Christian Bettstetter

Professor, University of Klagenfurt, Networked and Embedded Systems

 

Workshop on cooperation and self-organization

 
ITG workshop participants

Lakeside Labs hosted a one-day international workshop with presentations and discussions on cooperation and self-organization in communication networks (July 29). The program included keynote speeches, project overviews, research talks and demonstrations. The workshop was part of the 30th meeting of the VDE/ITG working group "IP and Mobility". Further information can be found here.

Word clouds

 
Word Cloud

The content of this website has been visualized in terms of a word cloud. Simply click on the preview on the right hand side or here. The cloud nicely illustrates Bettstetter's research and teaching topics, collaborators, conferences, and working places. The more frequently a word appears on the website, the larger it appears in the cloud. The cloud was created using the Web application Wordle.

A further word cloud is about the NES institute.

Best Paper Award from IEEE Vehicular Technology Society

 
Best paper award

The publication "Multi-Hop-Aware Cooperative Relaying" by Helmut Adam, Christian Bettstetter, and Sidi Mohammed Senouci received the Best Student Paper Award at the 69th IEEE Vehicular Technology Conference (VTC).

Helmut Adam is working towards his dissertation in the area of cooperative relaying, a new wireless communication technique promising significant gains in throughput and energy-efficiency. The awarded paper proposes a concept to exploit routing information in the relay selection protocol. The work is an outcome of a bilateral project between the University of Klagenfurt and France Telecom's Orange Labs.

VTC is the semiannual conference of the IEEE Vehicular Technology Society. VTC Spring 2009 took place in Barcelona from 26 to 29 April 2009, featuring 656 research papers, several panels and invited talks.

Institute report 2008

 
Report 2008

The Institute of Networked and Embedded Systems (NES) of the University of Klagenfurt released its annual report 2008. The 100-pages brochure summarizes the major activities of the NES institute in research and teaching. "The second year of existence [..] was a very important one for us," institute head Christian Bettstetter says. "We had to reflect on the starting phase and think about what went well and what needs to be improved." The number of scientific staff members rose from 14 to 25, and the team became truly international, with researchers coming from Austria, Belarus, France, Germany, Hungary, Italy, Macedonia, Portugal, and Turkey.

New insights into probabilistic information dissemination

 

Crisostomo, Schilcher, Bettstetter and Barros recently studied a fundamental question related to probabilistic flooding in random networks. Modeling a network as a random graph with given link probability between nodes, they ask: What is the minimum message forwarding probability of the nodes such that a flooding message reaches each network node with high probability? The authors derive bounds for this probability and show by simulation that these bounds are tight. The results will be published and presented at the IEEE Intern. Conf. on Communications (ICC) taking place in Dresden in June 2009. A preprint of the paper, titled "Analysis of probabilistic flooding: How do we choose the right coin?" is available for download.

**TASKS FOR THIS EXERCISE**
1) Decide whether each statement agrees with the news items, answering yes or no and quoting the words that settle it: (a) VTC Spring 2009 was held in Barcelona; (b) the number of scientific staff members at the NES institute rose from 14 to 20; (c) the workshop hosted by Lakeside Labs lasted two days.
2) Reproduce the passage of the news items starting at "The Institute of" and ending at "Portugal, and Turkey.".
The lines that come after the news items are unrelated to them.

**INFORMATION SHOWN**
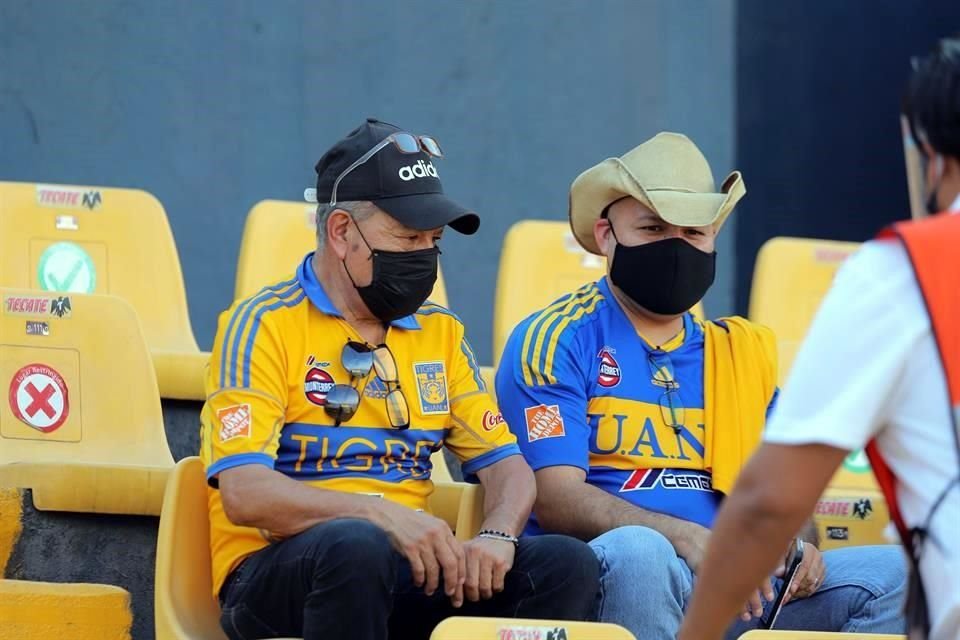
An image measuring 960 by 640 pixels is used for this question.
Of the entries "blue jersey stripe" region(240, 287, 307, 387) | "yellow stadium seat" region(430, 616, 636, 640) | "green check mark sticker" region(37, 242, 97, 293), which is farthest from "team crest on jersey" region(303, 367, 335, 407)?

**SOLUTIONS IN ORDER**
1)
(a) Yes: "VTC Spring 2009 took place in Barcelona from 26 to 29 April 2009"
(b) No: "The number of scientific staff members rose from 14 to 25"
(c) No: "Lakeside Labs hosted a one-day international workshop"

2)
The Institute of Networked and Embedded Systems (NES) of the University of Klagenfurt released its annual report 2008. The 100-pages brochure summarizes the major activities of the NES institute in research and teaching. "The second year of existence [..] was a very important one for us," institute head Christian Bettstetter says. "We had to reflect on the starting phase and think about what went well and what needs to be improved." The number of scientific staff members rose from 14 to 25, and the team became truly international, with researchers coming from Austria, Belarus, France, Germany, Hungary, Italy, Macedonia, Portugal, and Turkey.